Print every record exactly, omitting none.

----- AVAILABLE DATA

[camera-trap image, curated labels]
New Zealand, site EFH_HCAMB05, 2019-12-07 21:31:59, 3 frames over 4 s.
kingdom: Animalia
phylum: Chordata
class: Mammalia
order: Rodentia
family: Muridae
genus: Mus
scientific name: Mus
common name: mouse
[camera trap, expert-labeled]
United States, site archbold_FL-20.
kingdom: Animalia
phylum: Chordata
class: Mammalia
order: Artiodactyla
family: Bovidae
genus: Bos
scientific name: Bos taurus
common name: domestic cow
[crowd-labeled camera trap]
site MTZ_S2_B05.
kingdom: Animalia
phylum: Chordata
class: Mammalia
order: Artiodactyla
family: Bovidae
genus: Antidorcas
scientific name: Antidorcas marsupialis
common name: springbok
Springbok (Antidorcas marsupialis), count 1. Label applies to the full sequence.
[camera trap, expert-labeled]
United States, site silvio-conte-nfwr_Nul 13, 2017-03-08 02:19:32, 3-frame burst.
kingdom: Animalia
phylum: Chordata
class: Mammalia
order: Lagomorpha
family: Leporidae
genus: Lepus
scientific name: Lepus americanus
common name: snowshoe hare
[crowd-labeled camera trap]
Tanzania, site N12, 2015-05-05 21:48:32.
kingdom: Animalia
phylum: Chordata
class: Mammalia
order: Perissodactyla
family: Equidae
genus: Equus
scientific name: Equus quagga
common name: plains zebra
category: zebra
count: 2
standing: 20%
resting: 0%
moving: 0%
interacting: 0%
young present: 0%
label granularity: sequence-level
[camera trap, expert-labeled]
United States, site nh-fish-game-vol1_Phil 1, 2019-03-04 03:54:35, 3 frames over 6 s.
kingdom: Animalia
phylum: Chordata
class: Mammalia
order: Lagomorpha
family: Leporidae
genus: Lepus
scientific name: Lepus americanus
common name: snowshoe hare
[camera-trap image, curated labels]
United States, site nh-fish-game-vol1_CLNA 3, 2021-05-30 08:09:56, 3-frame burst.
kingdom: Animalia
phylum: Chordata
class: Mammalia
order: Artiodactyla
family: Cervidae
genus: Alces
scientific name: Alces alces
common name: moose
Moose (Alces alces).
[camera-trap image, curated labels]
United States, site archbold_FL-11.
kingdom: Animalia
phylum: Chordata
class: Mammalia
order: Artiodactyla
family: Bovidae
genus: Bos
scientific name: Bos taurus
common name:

----------

▶ _FINISHED EXERCISE_
[camera-trap image, curated labels]
New Zealand, site EFH_HCAMB05, 2019-12-07 21:31:59, 3 frames over 4 s.
kingdom: Animalia
phylum: Chordata
class: Mammalia
order: Rodentia
family: Muridae
genus: Mus
scientific name: Mus
common name: mouse
[camera trap, expert-labeled]
United States, site archbold_FL-20.
kingdom: Animalia
phylum: Chordata
class: Mammalia
order: Artiodactyla
family: Bovidae
genus: Bos
scientific name: Bos taurus
common name: domestic cow
[crowd-labeled camera trap]
site MTZ_S2_B05.
kingdom: Animalia
phylum: Chordata
class: Mammalia
order: Artiodactyla
family: Bovidae
genus: Antidorcas
scientific name: Antidorcas marsupialis
common name: springbok
Springbok (Antidorcas marsupialis), count 1. Label applies to the full sequence.
[camera trap, expert-labeled]
United States, site silvio-conte-nfwr_Nul 13, 2017-03-08 02:19:32, 3-frame burst.
kingdom: Animalia
phylum: Chordata
class: Mammalia
order: Lagomorpha
family: Leporidae
genus: Lepus
scientific name: Lepus americanus
common name: snowshoe hare
[crowd-labeled camera trap]
Tanzania, site N12, 2015-05-05 21:48:32.
kingdom: Animalia
phylum: Chordata
class: Mammalia
order: Perissodactyla
family: Equidae
genus: Equus
scientific name: Equus quagga
common name: plains zebra
category: zebra
count: 2
standing: 20%
resting: 0%
moving: 0%
interacting: 0%
young present: 0%
label granularity: sequence-level
[camera trap, expert-labeled]
United States, site nh-fish-game-vol1_Phil 1, 2019-03-04 03:54:35, 3 frames over 6 s.
kingdom: Animalia
phylum: Chordata
class: Mammalia
order: Lagomorpha
family: Leporidae
genus: Lepus
scientific name: Lepus americanus
common name: snowshoe hare
[camera-trap image, curated labels]
United States, site nh-fish-game-vol1_CLNA 3, 2021-05-30 08:09:56, 3-frame burst.
kingdom: Animalia
phylum: Chordata
class: Mammalia
order: Artiodactyla
family: Cervidae
genus: Alces
scientific name: Alces alces
common name: moose
Moose (Alces alces).
[camera-trap image, curated labels]
United States, site archbold_FL-11.
kingdom: Animalia
phylum: Chordata
class: Mammalia
order: Artiodactyla
family: Bovidae
genus: Bos
scientific name: Bos taurus
common name:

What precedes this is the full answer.